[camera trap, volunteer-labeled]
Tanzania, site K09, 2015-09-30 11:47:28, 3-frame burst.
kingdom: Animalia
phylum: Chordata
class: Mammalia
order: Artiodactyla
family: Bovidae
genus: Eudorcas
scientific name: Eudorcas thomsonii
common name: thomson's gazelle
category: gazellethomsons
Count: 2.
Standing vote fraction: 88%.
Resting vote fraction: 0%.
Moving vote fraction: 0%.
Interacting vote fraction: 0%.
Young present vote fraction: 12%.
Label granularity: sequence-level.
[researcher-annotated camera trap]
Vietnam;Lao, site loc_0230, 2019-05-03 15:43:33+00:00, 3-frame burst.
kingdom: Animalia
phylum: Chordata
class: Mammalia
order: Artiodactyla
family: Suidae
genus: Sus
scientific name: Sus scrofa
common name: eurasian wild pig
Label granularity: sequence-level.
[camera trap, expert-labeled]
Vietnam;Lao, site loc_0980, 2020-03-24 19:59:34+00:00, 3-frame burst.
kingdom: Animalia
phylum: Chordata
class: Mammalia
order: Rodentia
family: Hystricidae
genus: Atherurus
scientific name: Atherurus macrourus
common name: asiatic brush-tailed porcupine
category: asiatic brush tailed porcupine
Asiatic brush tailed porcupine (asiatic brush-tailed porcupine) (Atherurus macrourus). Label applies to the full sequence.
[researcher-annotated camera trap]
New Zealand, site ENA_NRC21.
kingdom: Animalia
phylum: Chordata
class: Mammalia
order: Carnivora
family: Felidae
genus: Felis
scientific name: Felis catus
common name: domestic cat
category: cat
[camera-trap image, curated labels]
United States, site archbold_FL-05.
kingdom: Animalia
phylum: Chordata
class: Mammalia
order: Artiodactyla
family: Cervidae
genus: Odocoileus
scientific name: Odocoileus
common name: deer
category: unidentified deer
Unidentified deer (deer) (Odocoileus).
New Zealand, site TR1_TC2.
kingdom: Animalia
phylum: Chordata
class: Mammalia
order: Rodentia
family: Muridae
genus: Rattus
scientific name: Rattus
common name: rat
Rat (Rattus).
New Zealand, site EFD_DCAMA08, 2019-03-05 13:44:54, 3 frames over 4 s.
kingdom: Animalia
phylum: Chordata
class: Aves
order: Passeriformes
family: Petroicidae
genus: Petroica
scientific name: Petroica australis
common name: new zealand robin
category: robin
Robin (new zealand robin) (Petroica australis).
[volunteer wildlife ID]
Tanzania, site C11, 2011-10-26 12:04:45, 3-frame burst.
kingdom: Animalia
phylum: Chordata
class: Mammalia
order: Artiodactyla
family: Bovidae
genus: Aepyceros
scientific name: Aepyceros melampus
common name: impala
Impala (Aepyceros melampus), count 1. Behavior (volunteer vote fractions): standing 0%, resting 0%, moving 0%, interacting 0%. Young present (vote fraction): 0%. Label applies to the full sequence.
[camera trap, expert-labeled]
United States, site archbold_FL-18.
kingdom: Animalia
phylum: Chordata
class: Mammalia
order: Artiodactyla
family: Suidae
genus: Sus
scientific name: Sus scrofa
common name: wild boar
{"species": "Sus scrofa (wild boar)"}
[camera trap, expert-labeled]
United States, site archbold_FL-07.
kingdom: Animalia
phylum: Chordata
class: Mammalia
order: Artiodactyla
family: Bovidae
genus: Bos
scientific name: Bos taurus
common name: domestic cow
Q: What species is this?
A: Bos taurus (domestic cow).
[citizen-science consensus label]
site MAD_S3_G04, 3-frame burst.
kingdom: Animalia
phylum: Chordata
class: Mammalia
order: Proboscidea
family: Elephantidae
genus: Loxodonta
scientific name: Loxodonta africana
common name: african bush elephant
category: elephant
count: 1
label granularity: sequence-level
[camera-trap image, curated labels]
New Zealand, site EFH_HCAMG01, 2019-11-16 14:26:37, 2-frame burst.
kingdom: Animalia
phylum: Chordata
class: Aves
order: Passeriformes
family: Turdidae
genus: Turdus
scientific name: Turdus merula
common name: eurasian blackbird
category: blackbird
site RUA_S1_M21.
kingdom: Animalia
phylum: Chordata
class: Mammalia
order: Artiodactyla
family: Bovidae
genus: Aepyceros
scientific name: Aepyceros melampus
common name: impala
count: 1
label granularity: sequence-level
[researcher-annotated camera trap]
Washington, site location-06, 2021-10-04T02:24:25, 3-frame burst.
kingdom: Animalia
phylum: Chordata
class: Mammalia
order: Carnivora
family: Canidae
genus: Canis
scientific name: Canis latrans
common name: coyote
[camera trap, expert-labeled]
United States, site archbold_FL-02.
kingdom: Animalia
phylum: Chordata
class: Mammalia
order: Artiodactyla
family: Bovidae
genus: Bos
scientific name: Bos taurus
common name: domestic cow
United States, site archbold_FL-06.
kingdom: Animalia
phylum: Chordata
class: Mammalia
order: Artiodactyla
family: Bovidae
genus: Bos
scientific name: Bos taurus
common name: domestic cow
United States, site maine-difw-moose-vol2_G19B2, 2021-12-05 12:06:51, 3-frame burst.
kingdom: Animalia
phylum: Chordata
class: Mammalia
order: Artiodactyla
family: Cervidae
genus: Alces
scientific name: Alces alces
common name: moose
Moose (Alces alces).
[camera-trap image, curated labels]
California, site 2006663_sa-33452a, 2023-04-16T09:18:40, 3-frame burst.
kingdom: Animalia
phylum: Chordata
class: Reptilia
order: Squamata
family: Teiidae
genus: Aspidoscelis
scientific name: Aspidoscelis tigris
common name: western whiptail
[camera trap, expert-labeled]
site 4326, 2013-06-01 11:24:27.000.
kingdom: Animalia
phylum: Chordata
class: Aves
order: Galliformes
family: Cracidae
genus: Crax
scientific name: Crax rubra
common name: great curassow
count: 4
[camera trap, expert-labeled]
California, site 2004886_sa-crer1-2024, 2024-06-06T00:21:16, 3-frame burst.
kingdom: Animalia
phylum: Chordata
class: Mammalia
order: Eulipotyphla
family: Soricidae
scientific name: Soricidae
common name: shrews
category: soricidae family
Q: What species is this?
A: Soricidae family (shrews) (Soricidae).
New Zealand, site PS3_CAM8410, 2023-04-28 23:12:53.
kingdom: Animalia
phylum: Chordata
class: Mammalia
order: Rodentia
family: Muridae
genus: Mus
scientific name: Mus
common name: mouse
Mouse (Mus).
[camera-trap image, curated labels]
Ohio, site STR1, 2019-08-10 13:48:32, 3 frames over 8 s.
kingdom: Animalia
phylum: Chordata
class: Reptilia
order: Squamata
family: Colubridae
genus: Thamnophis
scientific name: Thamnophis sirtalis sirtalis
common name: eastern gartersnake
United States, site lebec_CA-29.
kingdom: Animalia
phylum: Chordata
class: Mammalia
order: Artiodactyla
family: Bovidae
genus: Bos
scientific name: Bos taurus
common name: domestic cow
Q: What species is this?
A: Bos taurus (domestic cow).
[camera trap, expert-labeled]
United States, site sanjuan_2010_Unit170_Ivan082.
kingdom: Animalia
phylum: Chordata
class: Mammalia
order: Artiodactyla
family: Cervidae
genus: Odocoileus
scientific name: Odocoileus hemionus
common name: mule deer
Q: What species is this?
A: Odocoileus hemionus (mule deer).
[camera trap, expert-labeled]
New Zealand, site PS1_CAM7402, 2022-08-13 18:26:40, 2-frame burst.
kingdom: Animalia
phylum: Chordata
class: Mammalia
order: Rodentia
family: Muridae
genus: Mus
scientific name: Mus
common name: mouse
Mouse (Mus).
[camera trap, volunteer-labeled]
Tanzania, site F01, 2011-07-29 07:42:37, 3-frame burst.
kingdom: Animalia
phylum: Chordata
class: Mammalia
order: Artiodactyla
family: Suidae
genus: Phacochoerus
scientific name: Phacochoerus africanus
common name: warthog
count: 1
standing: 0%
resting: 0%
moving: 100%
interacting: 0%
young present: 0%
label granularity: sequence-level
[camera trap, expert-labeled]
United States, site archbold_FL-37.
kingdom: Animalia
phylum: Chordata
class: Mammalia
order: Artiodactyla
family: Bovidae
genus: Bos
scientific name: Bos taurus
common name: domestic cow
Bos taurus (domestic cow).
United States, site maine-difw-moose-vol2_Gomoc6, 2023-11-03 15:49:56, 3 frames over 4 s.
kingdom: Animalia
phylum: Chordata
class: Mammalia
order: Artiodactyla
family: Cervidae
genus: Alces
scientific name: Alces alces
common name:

*HOW TO COMPLETE THIS TASK*
The lines you need are those holding the word "maine"; copy each of them from the material above.

*EXERCISE RESPONSE*
United States, site maine-difw-moose-vol2_G19B2, 2021-12-05 12:06:51, 3-frame burst.
United States, site maine-difw-moose-vol2_Gomoc6, 2023-11-03 15:49:56, 3 frames over 4 s.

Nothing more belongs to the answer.